The inconvenient reality is that anything which occurs in the future that has to paid for is an "unfunded liability". The only way we could have literal "unfunded liabilities" is if the US government could run of out of dollars. Is that what you're saying?

In terms of SS, we'd be better off just to abolish the trust fund and pay SS straight out of the general revenue. The very existence of the SS trust fund gives Malthusian nut jobs a target, and the ability to complain whether or not the fund is in a deficit or surplus. In the event the trust fund is projected to be in deficit down the road, we're told Social Security has "unfunded liabilities". This borders on retarded.
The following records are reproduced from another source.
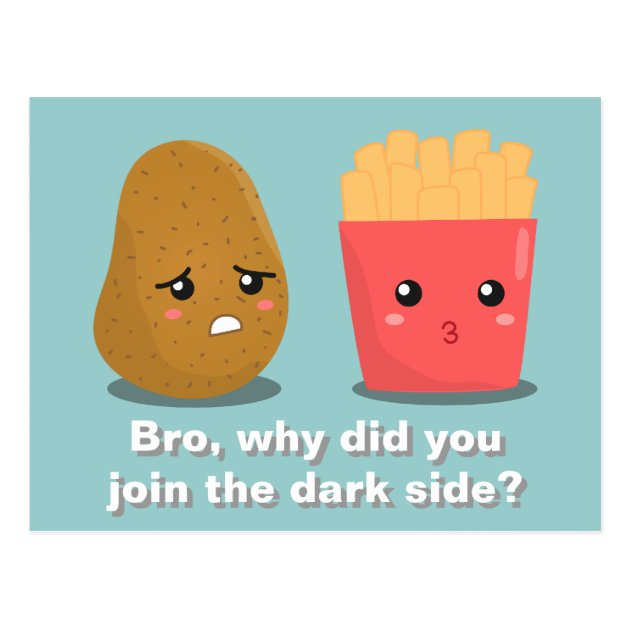 Cute Pineapple Iphone Wallpaper Kawaii Potato And French Fries And The Dark Side Postcard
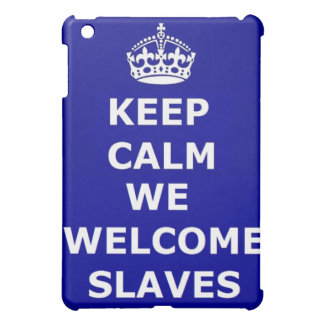 Ipad Case Keep Calm We Welcome Slaves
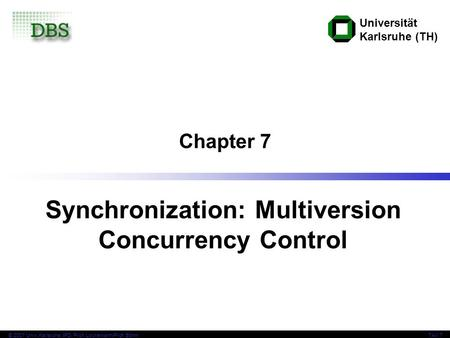 Universität Karlsruhe (TH) © 2007 Univ,Karlsruhe, IPD, Prof. Lockemann/Prof. BöhmTAV 7 Chapter 7 Synchronization: Multiversion Concurrency Control.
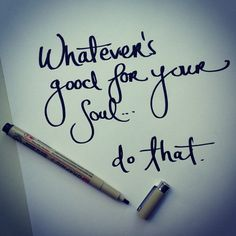 Whatever's good for your soul...do that.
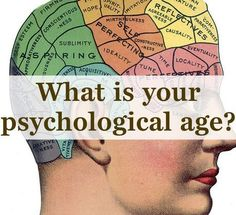 This Quiz Will Reveal Your Psychological Age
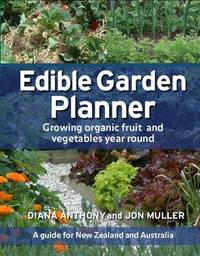 Edible Garden Planner by Diana Anthony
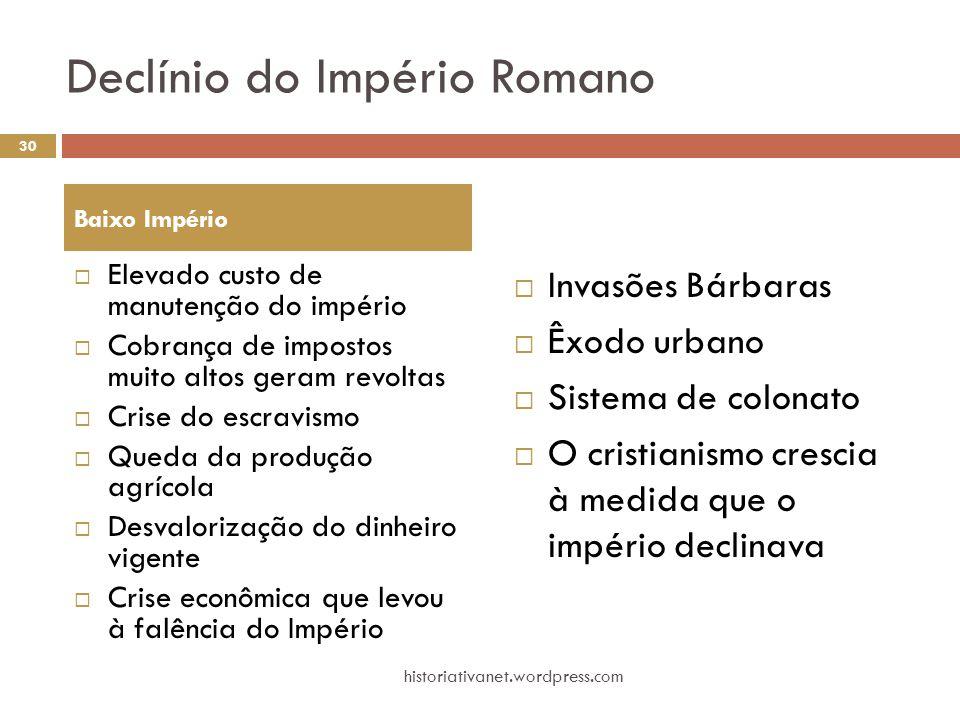 Declínio do Império Romano  Elevado custo de manutenção do império  Cobrança de impostos muito altos geram revoltas  Crise do escravismo  Queda da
If any and all future spending obligations were in the general fund, and there was a projected deficit at some point in the future, then all the obligations of the federal government would be "unfunded liabilities", including the military, the Pentagon, NASA, farm subsidies, infrastructure, etc. Do you see where I'm going with this?

I have made many posts detailing why that's completely wrong as well. For starters it's the FED that creates or destroys money. And government just like any booking entity can have liabilities (be it funded or unfunded) unless you do your accounting in outer space. Sorry to bust your bubble.

No, it doesn't. The Treasury spends bases money into existence, while the FED lends base money into existence. Money creation is inherently a balance sheet operation at the end of the day and should be viewed through a consolidated government model, in terms of interactions between the Treasury and FED.

Yes, there are federal liabilities, in the form of currency and bonds, which are assets for the public. For every liability, there is a corresponding asset. The nature of the assets even change between the private sector and government sector when funds are shifted between reserve accounts and US securities.

These misunderstandings ultimately stem from a lack of knowledge about monetary operations.